Mr. Chávez, who faces a potentially close presidential contest in October, made his plea during a televised Catholic Mass in his home state of Barinas Thursday. “Give me life, even if a life in flames, or in pain, it doesn’t matter,” Mr. Chávez said as grim-faced family members looked on and clapped.

Or as it goes in Spanish, “Dame vida, aunque sea vida llameante, aunque sea vida dolorosa, no me importa.” Chavez was almost echoing Fyodor Dostoevsky, whose character Raskolnikov in Crime and Punishment said almost exactly the same thing: “let me live; any which way, but let me live.”

“Where is it?” thought Raskolnikov. “Where is it I’ve read that someone condemned to death says or thinks, an hour before his death, that if he had to live on some high rock, on such a narrow ledge that he’d only room to stand, and the ocean, everlasting darkness, everlasting solitude, everlasting tempest around him, if he had to remain standing on a square yard of space all his life, a thousand years, eternity, it were better to live so than to die at once!
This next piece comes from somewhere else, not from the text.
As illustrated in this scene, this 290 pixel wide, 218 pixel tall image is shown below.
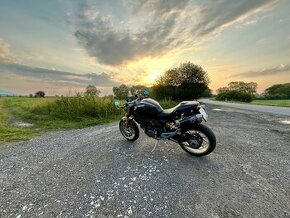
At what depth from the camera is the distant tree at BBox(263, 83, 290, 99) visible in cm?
4793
Only to live, to live and live! Life, whatever it may be!…How true it is! Good God, how true! Man is a vile creature!…And vile is he who calls him vile for that,” he added a moment later.

The problem with forgiveness is that it runs counter to human notions of revenge and justice. A search through the Internet will bring up such such nettlesome conundrums as Can God forgive the Nazis? Inevitably someone online argues that the problem of forgiving the Jew-killers is analogous to the false problem of forgiving the Christ-killers.